Segment Start: Records

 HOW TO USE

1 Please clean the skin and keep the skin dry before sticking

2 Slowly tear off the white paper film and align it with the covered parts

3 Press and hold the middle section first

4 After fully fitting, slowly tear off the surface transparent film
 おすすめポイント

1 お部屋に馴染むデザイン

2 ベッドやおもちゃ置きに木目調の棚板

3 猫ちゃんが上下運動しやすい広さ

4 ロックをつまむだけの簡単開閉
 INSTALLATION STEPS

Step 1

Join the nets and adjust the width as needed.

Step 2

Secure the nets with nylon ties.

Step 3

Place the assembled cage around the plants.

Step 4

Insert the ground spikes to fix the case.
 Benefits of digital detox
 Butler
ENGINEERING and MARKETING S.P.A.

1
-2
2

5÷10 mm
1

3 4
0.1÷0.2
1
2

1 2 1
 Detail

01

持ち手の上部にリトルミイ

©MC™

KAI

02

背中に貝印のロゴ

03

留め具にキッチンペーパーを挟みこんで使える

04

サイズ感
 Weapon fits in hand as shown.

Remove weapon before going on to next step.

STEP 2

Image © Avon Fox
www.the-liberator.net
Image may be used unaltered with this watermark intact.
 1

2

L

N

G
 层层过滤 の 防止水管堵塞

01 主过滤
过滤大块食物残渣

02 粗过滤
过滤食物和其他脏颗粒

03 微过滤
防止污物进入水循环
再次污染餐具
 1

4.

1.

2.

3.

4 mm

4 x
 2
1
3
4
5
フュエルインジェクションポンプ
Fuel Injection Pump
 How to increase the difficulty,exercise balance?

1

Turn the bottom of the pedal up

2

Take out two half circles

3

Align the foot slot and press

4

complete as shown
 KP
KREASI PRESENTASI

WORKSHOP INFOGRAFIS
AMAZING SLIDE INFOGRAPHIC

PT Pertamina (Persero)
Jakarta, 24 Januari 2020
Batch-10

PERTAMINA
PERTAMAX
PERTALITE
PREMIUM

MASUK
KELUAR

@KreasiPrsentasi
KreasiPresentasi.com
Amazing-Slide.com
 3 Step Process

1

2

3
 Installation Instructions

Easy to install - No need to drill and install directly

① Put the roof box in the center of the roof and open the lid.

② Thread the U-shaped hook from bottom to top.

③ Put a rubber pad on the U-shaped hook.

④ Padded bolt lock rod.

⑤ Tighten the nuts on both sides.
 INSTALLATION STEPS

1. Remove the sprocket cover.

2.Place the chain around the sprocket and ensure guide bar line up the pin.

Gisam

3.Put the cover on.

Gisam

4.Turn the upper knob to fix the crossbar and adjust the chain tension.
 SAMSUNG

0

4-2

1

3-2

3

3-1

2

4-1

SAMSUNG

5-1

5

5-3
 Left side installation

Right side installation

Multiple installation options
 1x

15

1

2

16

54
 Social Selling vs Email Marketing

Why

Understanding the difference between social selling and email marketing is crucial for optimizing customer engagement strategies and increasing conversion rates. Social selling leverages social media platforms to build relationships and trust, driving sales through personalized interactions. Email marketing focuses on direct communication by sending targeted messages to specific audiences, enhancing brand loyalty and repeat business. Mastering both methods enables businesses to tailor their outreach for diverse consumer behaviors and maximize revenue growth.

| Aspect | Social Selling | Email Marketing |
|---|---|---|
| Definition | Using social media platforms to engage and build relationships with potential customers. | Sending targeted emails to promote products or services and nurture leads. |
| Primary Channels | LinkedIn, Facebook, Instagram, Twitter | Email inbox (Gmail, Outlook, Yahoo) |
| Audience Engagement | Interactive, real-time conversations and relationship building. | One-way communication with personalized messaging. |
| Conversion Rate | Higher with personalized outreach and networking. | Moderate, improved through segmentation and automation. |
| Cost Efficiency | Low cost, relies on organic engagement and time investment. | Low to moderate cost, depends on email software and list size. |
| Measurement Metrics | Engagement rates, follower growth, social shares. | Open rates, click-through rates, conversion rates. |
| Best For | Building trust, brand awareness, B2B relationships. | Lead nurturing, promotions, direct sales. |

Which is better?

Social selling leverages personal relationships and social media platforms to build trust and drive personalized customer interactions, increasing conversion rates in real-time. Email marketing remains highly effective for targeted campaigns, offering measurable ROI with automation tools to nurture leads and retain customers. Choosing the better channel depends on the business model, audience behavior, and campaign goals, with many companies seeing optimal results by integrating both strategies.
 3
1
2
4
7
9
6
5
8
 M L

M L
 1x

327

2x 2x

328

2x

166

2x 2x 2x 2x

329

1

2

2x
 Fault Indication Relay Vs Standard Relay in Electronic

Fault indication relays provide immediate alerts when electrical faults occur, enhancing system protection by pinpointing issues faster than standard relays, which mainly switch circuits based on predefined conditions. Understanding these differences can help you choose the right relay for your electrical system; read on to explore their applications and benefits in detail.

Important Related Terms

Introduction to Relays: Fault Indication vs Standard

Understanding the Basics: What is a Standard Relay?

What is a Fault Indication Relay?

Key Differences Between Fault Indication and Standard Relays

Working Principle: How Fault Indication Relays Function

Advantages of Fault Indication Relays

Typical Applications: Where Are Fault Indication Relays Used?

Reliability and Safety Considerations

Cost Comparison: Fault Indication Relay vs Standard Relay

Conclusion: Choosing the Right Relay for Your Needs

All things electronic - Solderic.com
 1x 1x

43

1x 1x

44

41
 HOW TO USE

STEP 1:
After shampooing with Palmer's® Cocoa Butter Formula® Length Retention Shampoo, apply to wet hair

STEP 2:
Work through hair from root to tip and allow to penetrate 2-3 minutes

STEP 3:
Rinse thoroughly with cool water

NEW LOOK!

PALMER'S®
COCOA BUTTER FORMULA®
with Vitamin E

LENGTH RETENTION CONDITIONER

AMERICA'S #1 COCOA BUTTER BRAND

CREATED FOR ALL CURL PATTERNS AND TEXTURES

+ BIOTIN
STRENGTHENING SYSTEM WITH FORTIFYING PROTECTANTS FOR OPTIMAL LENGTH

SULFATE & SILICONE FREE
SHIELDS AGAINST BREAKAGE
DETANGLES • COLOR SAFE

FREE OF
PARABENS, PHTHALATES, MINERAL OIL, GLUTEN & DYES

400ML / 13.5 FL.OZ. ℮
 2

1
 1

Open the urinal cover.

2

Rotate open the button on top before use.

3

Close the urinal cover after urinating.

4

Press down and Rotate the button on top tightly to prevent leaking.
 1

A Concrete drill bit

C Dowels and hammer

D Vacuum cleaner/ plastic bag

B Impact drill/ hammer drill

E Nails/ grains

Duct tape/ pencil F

Segment End: Records

Exercise description.
Return each line of the data that contains the string "around".

Your response.
Place the assembled cage around the plants.
2.Place the chain around the sprocket and ensure guide bar line up the pin.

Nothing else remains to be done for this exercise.